• EXERCISE PROMPT: Rewrite the records below, changing "skier's right glove" to "skier's right mitten" and leaving everything else the same.

• DATA SUPPLIED:

::::::

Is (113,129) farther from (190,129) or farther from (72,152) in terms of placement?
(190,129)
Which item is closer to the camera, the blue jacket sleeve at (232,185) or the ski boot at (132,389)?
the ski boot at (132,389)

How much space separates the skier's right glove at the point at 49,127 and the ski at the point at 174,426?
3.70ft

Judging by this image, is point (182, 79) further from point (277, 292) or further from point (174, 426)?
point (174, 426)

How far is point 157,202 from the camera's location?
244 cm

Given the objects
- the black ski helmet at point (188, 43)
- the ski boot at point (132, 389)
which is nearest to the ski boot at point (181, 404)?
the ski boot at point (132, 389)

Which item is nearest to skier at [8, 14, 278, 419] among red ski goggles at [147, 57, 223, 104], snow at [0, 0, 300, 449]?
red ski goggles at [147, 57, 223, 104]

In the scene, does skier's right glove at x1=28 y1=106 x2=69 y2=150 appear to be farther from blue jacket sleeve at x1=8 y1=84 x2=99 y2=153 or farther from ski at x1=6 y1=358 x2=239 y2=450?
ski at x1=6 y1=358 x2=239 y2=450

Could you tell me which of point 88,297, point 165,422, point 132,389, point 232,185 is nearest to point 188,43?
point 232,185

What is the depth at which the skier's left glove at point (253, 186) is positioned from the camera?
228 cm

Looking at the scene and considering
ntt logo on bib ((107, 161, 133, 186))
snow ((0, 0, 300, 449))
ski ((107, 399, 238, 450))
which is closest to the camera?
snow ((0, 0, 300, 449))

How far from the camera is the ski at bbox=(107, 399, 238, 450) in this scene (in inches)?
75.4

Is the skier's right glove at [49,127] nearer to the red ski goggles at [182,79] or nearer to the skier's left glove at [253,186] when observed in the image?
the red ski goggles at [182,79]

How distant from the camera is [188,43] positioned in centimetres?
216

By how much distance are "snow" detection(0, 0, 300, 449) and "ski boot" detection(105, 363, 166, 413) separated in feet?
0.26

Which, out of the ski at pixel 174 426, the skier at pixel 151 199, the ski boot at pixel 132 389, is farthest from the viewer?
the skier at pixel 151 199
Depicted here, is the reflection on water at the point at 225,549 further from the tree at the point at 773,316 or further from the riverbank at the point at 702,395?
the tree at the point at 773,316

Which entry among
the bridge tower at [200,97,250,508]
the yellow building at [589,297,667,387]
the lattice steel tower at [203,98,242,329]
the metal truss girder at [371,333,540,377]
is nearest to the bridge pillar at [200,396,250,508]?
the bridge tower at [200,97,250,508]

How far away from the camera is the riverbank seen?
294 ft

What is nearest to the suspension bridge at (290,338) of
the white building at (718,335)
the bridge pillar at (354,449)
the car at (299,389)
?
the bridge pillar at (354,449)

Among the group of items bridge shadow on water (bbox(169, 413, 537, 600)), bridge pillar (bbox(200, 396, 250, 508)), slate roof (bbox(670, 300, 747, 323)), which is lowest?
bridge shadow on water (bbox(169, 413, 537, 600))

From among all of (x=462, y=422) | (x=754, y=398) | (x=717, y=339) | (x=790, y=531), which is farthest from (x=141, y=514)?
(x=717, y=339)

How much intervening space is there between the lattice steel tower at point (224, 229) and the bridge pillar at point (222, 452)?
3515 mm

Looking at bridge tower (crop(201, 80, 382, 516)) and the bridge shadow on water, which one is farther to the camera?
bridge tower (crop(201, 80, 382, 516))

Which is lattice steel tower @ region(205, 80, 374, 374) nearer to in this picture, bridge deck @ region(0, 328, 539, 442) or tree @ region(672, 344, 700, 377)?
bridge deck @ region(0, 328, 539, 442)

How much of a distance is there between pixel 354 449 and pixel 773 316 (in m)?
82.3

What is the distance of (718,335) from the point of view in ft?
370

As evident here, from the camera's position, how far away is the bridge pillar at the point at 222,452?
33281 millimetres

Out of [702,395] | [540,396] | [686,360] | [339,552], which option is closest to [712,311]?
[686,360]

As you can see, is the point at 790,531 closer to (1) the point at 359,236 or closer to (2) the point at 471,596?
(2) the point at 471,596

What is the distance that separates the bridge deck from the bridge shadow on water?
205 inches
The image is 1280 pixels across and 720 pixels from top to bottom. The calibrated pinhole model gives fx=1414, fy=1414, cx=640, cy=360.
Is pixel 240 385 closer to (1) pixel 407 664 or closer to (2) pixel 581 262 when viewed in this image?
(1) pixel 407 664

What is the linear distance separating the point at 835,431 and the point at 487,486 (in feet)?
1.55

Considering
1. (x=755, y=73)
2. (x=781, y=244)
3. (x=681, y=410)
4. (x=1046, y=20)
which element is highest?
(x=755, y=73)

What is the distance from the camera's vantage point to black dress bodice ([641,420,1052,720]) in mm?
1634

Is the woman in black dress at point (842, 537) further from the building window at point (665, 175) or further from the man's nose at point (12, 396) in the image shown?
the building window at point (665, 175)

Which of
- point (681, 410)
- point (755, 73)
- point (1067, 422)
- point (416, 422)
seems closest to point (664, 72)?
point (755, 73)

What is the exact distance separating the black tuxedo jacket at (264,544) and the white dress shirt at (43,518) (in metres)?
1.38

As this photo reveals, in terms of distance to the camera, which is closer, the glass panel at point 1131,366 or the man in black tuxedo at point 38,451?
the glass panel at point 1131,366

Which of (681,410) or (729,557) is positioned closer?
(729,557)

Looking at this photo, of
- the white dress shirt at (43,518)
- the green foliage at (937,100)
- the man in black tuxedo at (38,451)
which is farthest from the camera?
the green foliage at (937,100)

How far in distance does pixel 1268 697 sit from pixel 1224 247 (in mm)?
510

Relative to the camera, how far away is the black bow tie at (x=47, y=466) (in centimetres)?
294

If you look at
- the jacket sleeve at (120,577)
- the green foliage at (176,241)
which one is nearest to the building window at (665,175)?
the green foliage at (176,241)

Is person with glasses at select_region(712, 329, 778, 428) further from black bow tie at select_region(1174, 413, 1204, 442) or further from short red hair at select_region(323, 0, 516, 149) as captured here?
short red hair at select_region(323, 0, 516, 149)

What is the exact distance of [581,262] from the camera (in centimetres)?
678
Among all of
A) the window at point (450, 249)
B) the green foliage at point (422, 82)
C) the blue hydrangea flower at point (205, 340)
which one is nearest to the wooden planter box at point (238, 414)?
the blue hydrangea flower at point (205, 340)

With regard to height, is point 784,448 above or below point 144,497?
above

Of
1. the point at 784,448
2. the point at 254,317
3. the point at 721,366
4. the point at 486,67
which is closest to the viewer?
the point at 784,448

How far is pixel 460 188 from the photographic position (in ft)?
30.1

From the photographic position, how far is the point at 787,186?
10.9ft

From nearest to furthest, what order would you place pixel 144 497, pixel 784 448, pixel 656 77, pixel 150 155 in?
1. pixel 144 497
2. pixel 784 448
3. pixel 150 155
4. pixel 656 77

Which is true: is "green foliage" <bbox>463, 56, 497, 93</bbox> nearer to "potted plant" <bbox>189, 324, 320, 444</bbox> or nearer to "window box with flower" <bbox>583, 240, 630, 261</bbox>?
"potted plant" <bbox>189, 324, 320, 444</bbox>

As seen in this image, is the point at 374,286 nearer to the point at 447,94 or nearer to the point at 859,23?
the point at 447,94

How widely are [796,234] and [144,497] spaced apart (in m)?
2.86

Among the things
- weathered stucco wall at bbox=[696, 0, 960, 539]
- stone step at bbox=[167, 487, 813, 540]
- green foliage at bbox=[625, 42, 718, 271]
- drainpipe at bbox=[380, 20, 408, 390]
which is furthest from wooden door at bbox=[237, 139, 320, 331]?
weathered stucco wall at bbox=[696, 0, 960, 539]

::::::

• CORRECT RESPONSE:
Is (113,129) farther from (190,129) or farther from (72,152) in terms of placement?
(190,129)
Which item is closer to the camera, the blue jacket sleeve at (232,185) or the ski boot at (132,389)?
the ski boot at (132,389)

How much space separates the skier's right mitten at the point at 49,127 and the ski at the point at 174,426?
3.70ft

Judging by this image, is point (182, 79) further from point (277, 292) or further from point (174, 426)?
point (174, 426)

How far is point 157,202 from the camera's location?
244 cm

Given the objects
- the black ski helmet at point (188, 43)
- the ski boot at point (132, 389)
which is nearest to the ski boot at point (181, 404)?
the ski boot at point (132, 389)

Which item is nearest to skier at [8, 14, 278, 419] among red ski goggles at [147, 57, 223, 104], snow at [0, 0, 300, 449]?
red ski goggles at [147, 57, 223, 104]

In the scene, does skier's right mitten at x1=28 y1=106 x2=69 y2=150 appear to be farther from blue jacket sleeve at x1=8 y1=84 x2=99 y2=153 or farther from ski at x1=6 y1=358 x2=239 y2=450?
ski at x1=6 y1=358 x2=239 y2=450

Could you tell me which of point 88,297, point 165,422, point 132,389, point 232,185 is nearest to point 188,43?
point 232,185

What is the depth at which the skier's left glove at point (253, 186) is positioned from the camera?
228 cm

Looking at the scene and considering
ntt logo on bib ((107, 161, 133, 186))
snow ((0, 0, 300, 449))
ski ((107, 399, 238, 450))
which is closest to the camera?
snow ((0, 0, 300, 449))

How far from the camera is the ski at bbox=(107, 399, 238, 450) in this scene (in inches)?
75.4

Is the skier's right mitten at [49,127] nearer to the red ski goggles at [182,79] or nearer to the skier's left glove at [253,186] when observed in the image?
the red ski goggles at [182,79]

How distant from the camera is [188,43] positioned in centimetres?
216

By how much distance are "snow" detection(0, 0, 300, 449) and "ski boot" detection(105, 363, 166, 413) separated in feet?
0.26

Which, out of the ski at pixel 174 426, the skier at pixel 151 199, the ski boot at pixel 132 389, is farthest from the viewer?
the skier at pixel 151 199
Depicted here, is the reflection on water at the point at 225,549 further from the tree at the point at 773,316 or further from the riverbank at the point at 702,395?
the tree at the point at 773,316

Which entry among
the bridge tower at [200,97,250,508]
the yellow building at [589,297,667,387]
the lattice steel tower at [203,98,242,329]
the metal truss girder at [371,333,540,377]
is nearest to the bridge pillar at [200,396,250,508]?
the bridge tower at [200,97,250,508]

How far away from the camera is the riverbank seen?
294 ft

What is nearest to the suspension bridge at (290,338) of
the white building at (718,335)
the bridge pillar at (354,449)
the car at (299,389)
?
the bridge pillar at (354,449)

Among the group of items bridge shadow on water (bbox(169, 413, 537, 600)), bridge pillar (bbox(200, 396, 250, 508)), slate roof (bbox(670, 300, 747, 323)), which is lowest?
bridge shadow on water (bbox(169, 413, 537, 600))

From among all of (x=462, y=422) | (x=754, y=398) | (x=717, y=339) | (x=790, y=531), which is farthest from (x=141, y=514)?
(x=717, y=339)

How much intervening space is there between the lattice steel tower at point (224, 229) and the bridge pillar at point (222, 452)?
3515 mm

Looking at bridge tower (crop(201, 80, 382, 516)) and the bridge shadow on water, which one is farther to the camera?
bridge tower (crop(201, 80, 382, 516))

Which is lattice steel tower @ region(205, 80, 374, 374) nearer to in this picture, bridge deck @ region(0, 328, 539, 442) or tree @ region(672, 344, 700, 377)?
bridge deck @ region(0, 328, 539, 442)

How much of a distance is there between pixel 354 449 and pixel 773 316 (in m)?
82.3

What is the distance of (718,335) from the point of view in ft?
370

As evident here, from the camera's position, how far away is the bridge pillar at the point at 222,452?
33281 millimetres

Out of [702,395] | [540,396] | [686,360] | [339,552], which option is closest to [712,311]?
[686,360]

As you can see, is the point at 790,531 closer to (1) the point at 359,236 or closer to (2) the point at 471,596?
(2) the point at 471,596

What is the distance that separates the bridge deck from the bridge shadow on water?
205 inches
The image is 1280 pixels across and 720 pixels from top to bottom. The calibrated pinhole model gives fx=1414, fy=1414, cx=640, cy=360.
Is pixel 240 385 closer to (1) pixel 407 664 or closer to (2) pixel 581 262 when viewed in this image?
(1) pixel 407 664

What is the linear distance separating the point at 835,431 and the point at 487,486 (in feet)?
1.55

Considering
1. (x=755, y=73)
2. (x=781, y=244)
3. (x=681, y=410)
4. (x=1046, y=20)
which element is highest?
(x=755, y=73)

What is the distance from the camera's vantage point to black dress bodice ([641,420,1052,720]) in mm?
1634

Is the woman in black dress at point (842, 537) further from the building window at point (665, 175) or further from the man's nose at point (12, 396) in the image shown?
the building window at point (665, 175)

Which of
- point (681, 410)
- point (755, 73)
- point (1067, 422)
- point (416, 422)
seems closest to point (664, 72)?
point (755, 73)

What is the exact distance separating the black tuxedo jacket at (264,544) and the white dress shirt at (43,518) (in metres)?
1.38

As this photo reveals, in terms of distance to the camera, which is closer, the glass panel at point 1131,366 or the man in black tuxedo at point 38,451?
the glass panel at point 1131,366

Which of (681,410) or (729,557) is positioned closer?
(729,557)

Looking at this photo, of
- the white dress shirt at (43,518)
- the green foliage at (937,100)
- the man in black tuxedo at (38,451)
which is farthest from the camera?
the green foliage at (937,100)

How far in distance does pixel 1268 697 sit from pixel 1224 247 (in mm)?
510

Relative to the camera, how far away is the black bow tie at (x=47, y=466) (in centimetres)?
294

If you look at
- the jacket sleeve at (120,577)
- the green foliage at (176,241)
which one is nearest to the building window at (665,175)?
the green foliage at (176,241)

Is person with glasses at select_region(712, 329, 778, 428) further from black bow tie at select_region(1174, 413, 1204, 442) or further from short red hair at select_region(323, 0, 516, 149) as captured here?
short red hair at select_region(323, 0, 516, 149)

What is the exact distance of [581,262] from the camera (in centimetres)?
678
Among all of
A) the window at point (450, 249)
B) the green foliage at point (422, 82)
C) the blue hydrangea flower at point (205, 340)
which one is nearest to the wooden planter box at point (238, 414)?
the blue hydrangea flower at point (205, 340)

With regard to height, is point 784,448 above or below point 144,497?
above

Of
1. the point at 784,448
2. the point at 254,317
3. the point at 721,366
4. the point at 486,67
which is closest to the viewer?
the point at 784,448

How far is pixel 460 188 from the photographic position (in ft)?
30.1

From the photographic position, how far is the point at 787,186?
10.9ft

From nearest to furthest, what order would you place pixel 144 497, pixel 784 448, pixel 656 77, pixel 150 155 in?
1. pixel 144 497
2. pixel 784 448
3. pixel 150 155
4. pixel 656 77

Which is true: is "green foliage" <bbox>463, 56, 497, 93</bbox> nearer to "potted plant" <bbox>189, 324, 320, 444</bbox> or nearer to "window box with flower" <bbox>583, 240, 630, 261</bbox>?
"potted plant" <bbox>189, 324, 320, 444</bbox>

As seen in this image, is the point at 374,286 nearer to the point at 447,94 or nearer to the point at 859,23?
the point at 447,94

How widely are [796,234] and [144,497] spaced apart (in m)?
2.86

Among the things
- weathered stucco wall at bbox=[696, 0, 960, 539]
- stone step at bbox=[167, 487, 813, 540]
- green foliage at bbox=[625, 42, 718, 271]
- drainpipe at bbox=[380, 20, 408, 390]
which is furthest from wooden door at bbox=[237, 139, 320, 331]?
weathered stucco wall at bbox=[696, 0, 960, 539]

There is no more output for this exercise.